Instrucciones ->
(1) Copie sin cambios, del texto sobre el principio de subsidiariedad, todo lo que va desde “La subsidiariedad es” hasta “Democratic Goverment, I).”.
(2) Retome el texto sobre el principio de subsidiariedad y prosiga su redacción a partir de la última oración.

Fragmento de página ->

#####

Con todo, cabe constatar que el profesor Herrera deja el guante en el suelo; si bien parece compartir la antropología que es fuente del principio, no se hace cargo de las consecuencias que tendría y de en qué medida la definición que plantea es consistente con ellas. ¿Qué función cumple esa antropología si la única exigencia que plantea el principio es la de determinar, caso a caso, que agrupación está “más capacitada” para asumir una responsabilidad?

Lo que intenté explicar en mi columna, es que el principio de subsidiariedad no se entiende sin la antropología que lo inspira. Esa antropología le da su fuerza normativa y permite comprender correctamente sus exigencias.

La subsidiariedad es un criterio de justificación que parte de la prioridad de las personas en la vida social e implica que el ejercicio de la autoridad debe orientarse a que ellas asuman, en la medida de lo posible, la agencia de la vida en común. Es el ejercicio de la autoridad que Yves Simon caracteriza como “pedagógica”, en cuanto tiende a retraerse en la medida que la persona es capaz de asumir responsabilidades (Philosphy of Democratic Goverment, I).

#####

Datos proporcionados ->
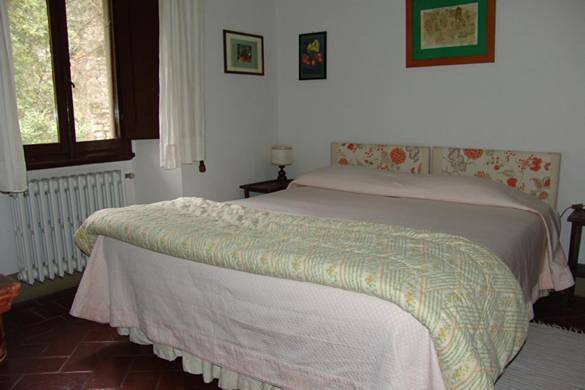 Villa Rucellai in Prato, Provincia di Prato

#####

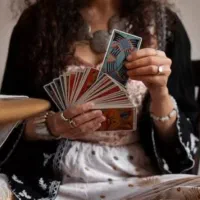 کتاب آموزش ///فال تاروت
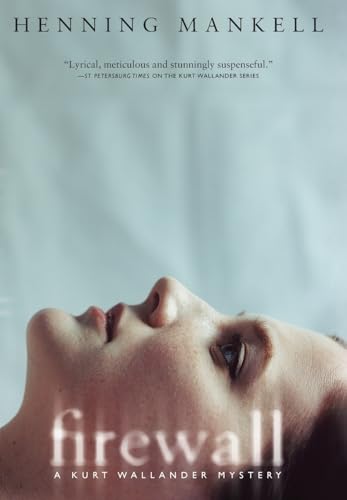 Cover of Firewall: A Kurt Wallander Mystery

#####

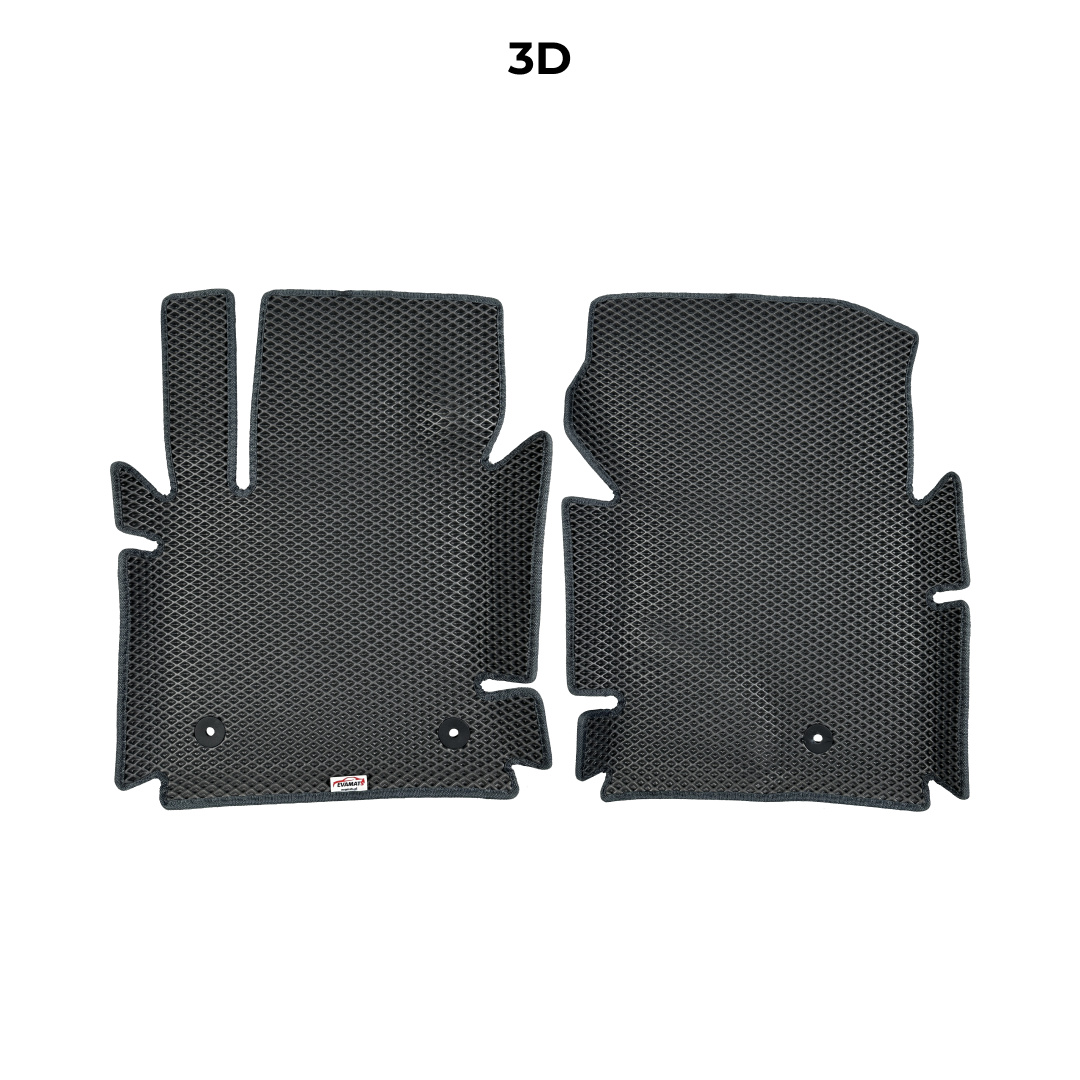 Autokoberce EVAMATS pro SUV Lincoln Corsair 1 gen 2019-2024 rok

#####

Resultados del ejercicio ->
(1)
La subsidiariedad es un criterio de justificación que parte de la prioridad de las personas en la vida social e implica que el ejercicio de la autoridad debe orientarse a que ellas asuman, en la medida de lo posible, la agencia de la vida en común. Es el ejercicio de la autoridad que Yves Simon caracteriza como “pedagógica”, en cuanto tiende a retraerse en la medida que la persona es capaz de asumir responsabilidades (Philosphy of Democratic Goverment, I).

(2)
O, desde otro ángulo, el papel de los cuerpos asociativos es ayudar a que las personas participen de las cosas buenas –la experiencia estética, el conocimiento, la amistad, etc.–, participación que se da preeminentemente cuando es activa. Las agrupaciones civiles entonces ayudan a sus participantes, en los términos propuestos por Finnis, “a ayudarse a sí mismos” (Ley Natural y Derechos Naturales, VI.5).  El papel del Estado, u otra asociación mayor, se entiende entonces como el de quien ayuda a ayudar. La “espontaneidad” no es un valor más a considerar en el análisis de circunstancias, sino precisamente el bien que el principio busca proteger.

Solo así se explica la exigencia, que el profesor Herrera reconoce, de no frustrar las capacidades operativas de agrupaciones menores. Exigencia que difícilmente puede ser explicada con referencia a lo “satisfactorio” o a la “organización más capacitada”. ¿Cómo se explica tal requisito en un esquema, como el que nos propone el profesor Herrera, en donde no se admite consideración adicional a quién está “más capacitado”? Por el contrario, la exigencia es consistente con la comprensión que propongo, en que la prioridad la tienen las personas porque la excelencia humana implica la agencia responsable de la vida común.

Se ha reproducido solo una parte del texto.